• No results found

Deelvraag 2: Wat benoemen de sleutelfiguren van Stevenfenne over de aanwezige sociale problematiek in de buurt?

In dit hoofdstuk wordt beschreven wat de sleutelfiguren vertellen over de sociale problematiek uit hoofdstuk 5.1, welke factoren naar voren kwamen uit de resultaten en wat de theorie hierover benoemt. Er wordt geconcludeerd welke verbanden er zijn tussen de sociale problematiek en de bijbehorende factoren.

Drugs

Het gebruik, kopen, verkopen of produceren van drugs wordt in de buurt gezien als sociale

problematiek. De respondenten benoemen overlast ervan, door onder andere openbaar gebruik, het aan- en afkomen van mensen en de productie ervan. Ook wordt benoemd dat sommige ouders hun kinderen hierdoor niet laten buitenspelen. Hierbij is het drugsgebruik en afval een primaire sociale problematiek in de buurt. Het niet buiten laten spelen van kinderen is hierbij het secundaire gevolg

45 (Jager et al., 2014). Een ander secundair gevolg dat wordt genoemd, is de financiële afhankelijkheid van het verkopen of gebruiken van de drugs.

──────────────────────────────

#### WAT WORDT GEVRAAGD
Welk ander secundair gevolg van de drugsproblematiek noemt de brontekst, naast het niet laten buitenspelen van kinderen?

──────────────────────────────

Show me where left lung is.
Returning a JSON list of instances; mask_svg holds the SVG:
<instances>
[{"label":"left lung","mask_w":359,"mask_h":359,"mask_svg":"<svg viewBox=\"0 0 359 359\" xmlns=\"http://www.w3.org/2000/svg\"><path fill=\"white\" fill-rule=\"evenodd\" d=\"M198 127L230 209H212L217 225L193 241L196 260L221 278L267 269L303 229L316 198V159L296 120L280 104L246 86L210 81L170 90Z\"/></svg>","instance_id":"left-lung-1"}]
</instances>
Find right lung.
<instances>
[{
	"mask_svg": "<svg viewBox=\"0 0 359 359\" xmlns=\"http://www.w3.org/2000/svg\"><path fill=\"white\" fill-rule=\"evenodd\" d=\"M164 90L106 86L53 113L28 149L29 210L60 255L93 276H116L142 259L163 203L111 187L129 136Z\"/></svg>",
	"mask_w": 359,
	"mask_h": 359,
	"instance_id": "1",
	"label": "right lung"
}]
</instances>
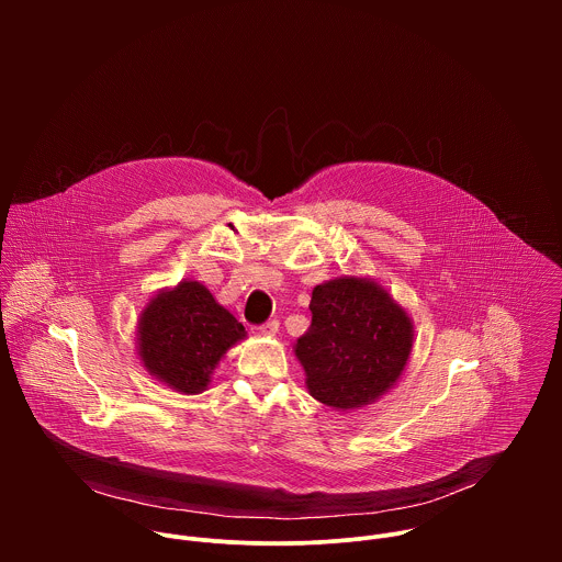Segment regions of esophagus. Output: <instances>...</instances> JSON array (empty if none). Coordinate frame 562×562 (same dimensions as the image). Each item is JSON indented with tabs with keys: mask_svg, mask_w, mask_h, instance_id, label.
I'll use <instances>...</instances> for the list:
<instances>
[{
	"mask_svg": "<svg viewBox=\"0 0 562 562\" xmlns=\"http://www.w3.org/2000/svg\"><path fill=\"white\" fill-rule=\"evenodd\" d=\"M280 331V323L278 319H269V323H265L262 327H260V334L262 336H276Z\"/></svg>",
	"mask_w": 562,
	"mask_h": 562,
	"instance_id": "1",
	"label": "esophagus"
}]
</instances>
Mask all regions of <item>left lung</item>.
Returning a JSON list of instances; mask_svg holds the SVG:
<instances>
[{
	"label": "left lung",
	"instance_id": "1",
	"mask_svg": "<svg viewBox=\"0 0 562 562\" xmlns=\"http://www.w3.org/2000/svg\"><path fill=\"white\" fill-rule=\"evenodd\" d=\"M311 327L293 345L308 395L336 412L367 407L403 375L414 319L373 278L340 276L311 293Z\"/></svg>",
	"mask_w": 562,
	"mask_h": 562
}]
</instances>
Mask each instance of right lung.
<instances>
[{
    "instance_id": "obj_1",
    "label": "right lung",
    "mask_w": 562,
    "mask_h": 562,
    "mask_svg": "<svg viewBox=\"0 0 562 562\" xmlns=\"http://www.w3.org/2000/svg\"><path fill=\"white\" fill-rule=\"evenodd\" d=\"M247 331L198 280L159 289L137 317L135 349L142 367L169 389L195 395Z\"/></svg>"
}]
</instances>
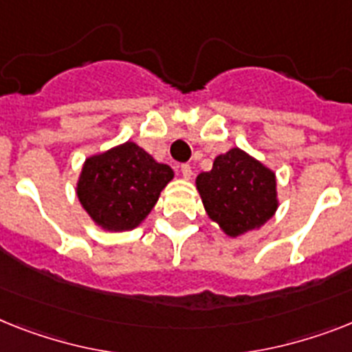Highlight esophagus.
I'll return each instance as SVG.
<instances>
[{
  "label": "esophagus",
  "mask_w": 352,
  "mask_h": 352,
  "mask_svg": "<svg viewBox=\"0 0 352 352\" xmlns=\"http://www.w3.org/2000/svg\"><path fill=\"white\" fill-rule=\"evenodd\" d=\"M179 174H182L185 179H188L190 176H192V167H190L188 164H182L179 165Z\"/></svg>",
  "instance_id": "34e87169"
}]
</instances>
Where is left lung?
Listing matches in <instances>:
<instances>
[{"instance_id": "obj_1", "label": "left lung", "mask_w": 352, "mask_h": 352, "mask_svg": "<svg viewBox=\"0 0 352 352\" xmlns=\"http://www.w3.org/2000/svg\"><path fill=\"white\" fill-rule=\"evenodd\" d=\"M196 185L208 217L232 237L264 225L277 210L275 174L237 147L217 156Z\"/></svg>"}]
</instances>
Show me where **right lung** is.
<instances>
[{"mask_svg": "<svg viewBox=\"0 0 352 352\" xmlns=\"http://www.w3.org/2000/svg\"><path fill=\"white\" fill-rule=\"evenodd\" d=\"M169 165L158 164L133 142L86 160L77 196L91 219L107 230H131L158 201L173 179Z\"/></svg>", "mask_w": 352, "mask_h": 352, "instance_id": "right-lung-1", "label": "right lung"}]
</instances>
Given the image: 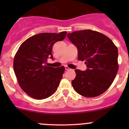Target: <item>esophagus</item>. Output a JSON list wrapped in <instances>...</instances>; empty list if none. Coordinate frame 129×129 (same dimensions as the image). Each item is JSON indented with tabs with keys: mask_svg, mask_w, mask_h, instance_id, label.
Returning a JSON list of instances; mask_svg holds the SVG:
<instances>
[{
	"mask_svg": "<svg viewBox=\"0 0 129 129\" xmlns=\"http://www.w3.org/2000/svg\"><path fill=\"white\" fill-rule=\"evenodd\" d=\"M65 68H66V71H70V70H71V69H70L69 67H67V66H66V67H65Z\"/></svg>",
	"mask_w": 129,
	"mask_h": 129,
	"instance_id": "obj_1",
	"label": "esophagus"
}]
</instances>
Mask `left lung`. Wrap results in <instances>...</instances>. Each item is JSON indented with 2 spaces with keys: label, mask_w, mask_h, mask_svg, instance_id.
Wrapping results in <instances>:
<instances>
[{
  "label": "left lung",
  "mask_w": 129,
  "mask_h": 129,
  "mask_svg": "<svg viewBox=\"0 0 129 129\" xmlns=\"http://www.w3.org/2000/svg\"><path fill=\"white\" fill-rule=\"evenodd\" d=\"M78 50V59L85 60L87 69H75L72 81L74 90L81 95L94 97L107 90L117 73L118 49L108 37L91 30L75 31L67 34Z\"/></svg>",
  "instance_id": "1"
}]
</instances>
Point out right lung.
Listing matches in <instances>:
<instances>
[{"instance_id":"add662e5","label":"right lung","mask_w":129,"mask_h":129,"mask_svg":"<svg viewBox=\"0 0 129 129\" xmlns=\"http://www.w3.org/2000/svg\"><path fill=\"white\" fill-rule=\"evenodd\" d=\"M66 34H38L25 40L18 49L14 58V72L21 89L30 97L44 99L56 91L65 67H49L47 61L53 59V45L64 39Z\"/></svg>"}]
</instances>
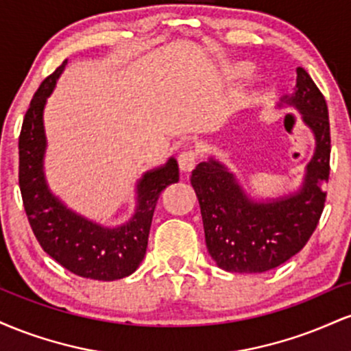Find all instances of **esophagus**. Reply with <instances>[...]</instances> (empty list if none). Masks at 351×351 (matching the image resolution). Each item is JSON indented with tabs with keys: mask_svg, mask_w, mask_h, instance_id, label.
I'll return each mask as SVG.
<instances>
[{
	"mask_svg": "<svg viewBox=\"0 0 351 351\" xmlns=\"http://www.w3.org/2000/svg\"><path fill=\"white\" fill-rule=\"evenodd\" d=\"M196 162H198V153H196L195 150H186L178 156L180 168H181V171H184V173L191 171L193 168L196 167Z\"/></svg>",
	"mask_w": 351,
	"mask_h": 351,
	"instance_id": "esophagus-1",
	"label": "esophagus"
}]
</instances>
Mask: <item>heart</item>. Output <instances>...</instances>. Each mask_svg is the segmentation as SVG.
Segmentation results:
<instances>
[{"mask_svg": "<svg viewBox=\"0 0 351 351\" xmlns=\"http://www.w3.org/2000/svg\"><path fill=\"white\" fill-rule=\"evenodd\" d=\"M251 71H252V66H251V64H247V62L236 64V66H231V67H228V69H226L228 75H229V77H232V79L249 75V74H251Z\"/></svg>", "mask_w": 351, "mask_h": 351, "instance_id": "1", "label": "heart"}]
</instances>
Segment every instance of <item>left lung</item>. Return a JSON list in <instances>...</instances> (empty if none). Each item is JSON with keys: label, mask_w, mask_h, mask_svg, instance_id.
<instances>
[{"label": "left lung", "mask_w": 351, "mask_h": 351, "mask_svg": "<svg viewBox=\"0 0 351 351\" xmlns=\"http://www.w3.org/2000/svg\"><path fill=\"white\" fill-rule=\"evenodd\" d=\"M280 100L300 112L315 136V152L295 193L256 201L215 158L201 162L191 173L208 251L228 272L261 274L284 264L307 244L324 211L330 175L327 102L304 67H297L293 94Z\"/></svg>", "instance_id": "left-lung-1"}]
</instances>
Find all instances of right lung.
Returning a JSON list of instances; mask_svg holds the SVG:
<instances>
[{
  "label": "right lung",
  "instance_id": "1",
  "mask_svg": "<svg viewBox=\"0 0 351 351\" xmlns=\"http://www.w3.org/2000/svg\"><path fill=\"white\" fill-rule=\"evenodd\" d=\"M67 60L43 80L31 100L19 135V188L36 239L54 261L86 279L117 280L130 276L143 261L160 193L180 180L178 163L147 171L136 183V208L130 221L107 228L77 215L51 193L44 175L46 132L43 114Z\"/></svg>",
  "mask_w": 351,
  "mask_h": 351
}]
</instances>
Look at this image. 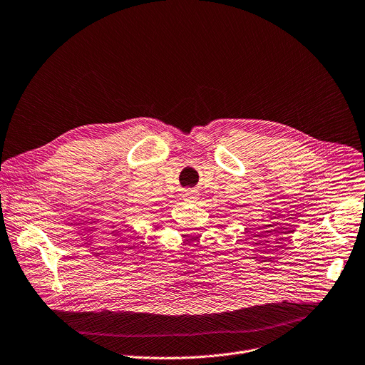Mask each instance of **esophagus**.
<instances>
[{
  "label": "esophagus",
  "instance_id": "esophagus-1",
  "mask_svg": "<svg viewBox=\"0 0 365 365\" xmlns=\"http://www.w3.org/2000/svg\"><path fill=\"white\" fill-rule=\"evenodd\" d=\"M183 199L186 202H195L197 199V195H196V192L193 189H185L183 190Z\"/></svg>",
  "mask_w": 365,
  "mask_h": 365
}]
</instances>
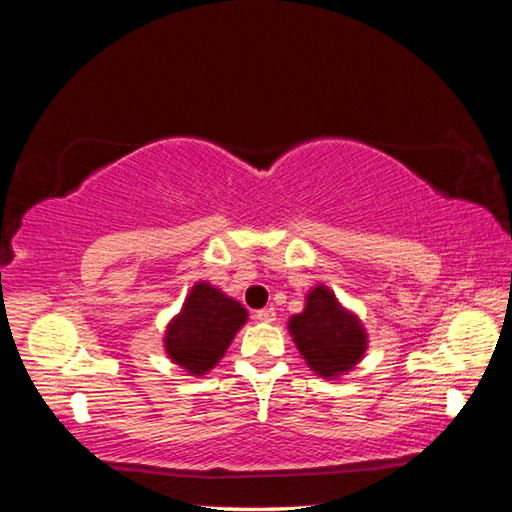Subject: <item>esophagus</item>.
Returning <instances> with one entry per match:
<instances>
[{"label": "esophagus", "instance_id": "esophagus-1", "mask_svg": "<svg viewBox=\"0 0 512 512\" xmlns=\"http://www.w3.org/2000/svg\"><path fill=\"white\" fill-rule=\"evenodd\" d=\"M255 320H259V323H273L275 320V309L273 307H266V309H257L253 314Z\"/></svg>", "mask_w": 512, "mask_h": 512}]
</instances>
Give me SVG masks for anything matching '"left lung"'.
Masks as SVG:
<instances>
[{"instance_id": "8db88e82", "label": "left lung", "mask_w": 512, "mask_h": 512, "mask_svg": "<svg viewBox=\"0 0 512 512\" xmlns=\"http://www.w3.org/2000/svg\"><path fill=\"white\" fill-rule=\"evenodd\" d=\"M289 334L307 366L323 379L348 375L368 350V332L359 316L325 284L311 287L305 309L289 318Z\"/></svg>"}]
</instances>
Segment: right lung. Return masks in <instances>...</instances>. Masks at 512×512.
Returning <instances> with one entry per match:
<instances>
[{"label":"right lung","instance_id":"obj_1","mask_svg":"<svg viewBox=\"0 0 512 512\" xmlns=\"http://www.w3.org/2000/svg\"><path fill=\"white\" fill-rule=\"evenodd\" d=\"M248 311L210 282H196L183 309L164 329L167 357L194 377L207 375L221 361L232 339L246 325Z\"/></svg>","mask_w":512,"mask_h":512}]
</instances>
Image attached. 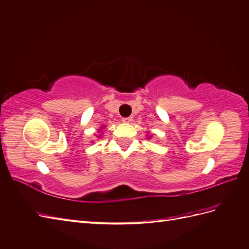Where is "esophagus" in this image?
I'll return each mask as SVG.
<instances>
[{"mask_svg": "<svg viewBox=\"0 0 249 249\" xmlns=\"http://www.w3.org/2000/svg\"><path fill=\"white\" fill-rule=\"evenodd\" d=\"M122 120H123L124 123L130 124V123H132V122H133V117H124Z\"/></svg>", "mask_w": 249, "mask_h": 249, "instance_id": "1", "label": "esophagus"}]
</instances>
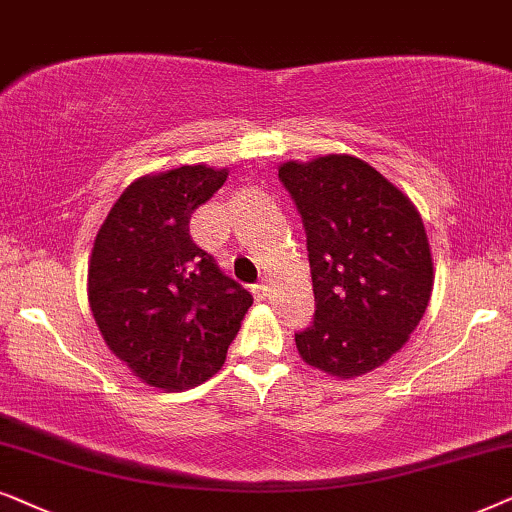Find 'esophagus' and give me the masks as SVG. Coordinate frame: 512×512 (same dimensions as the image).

──────────────────────────────

#### JUIST RESULTAAT
De financiële afhankelijkheid van het verkopen of gebruiken van de drugs.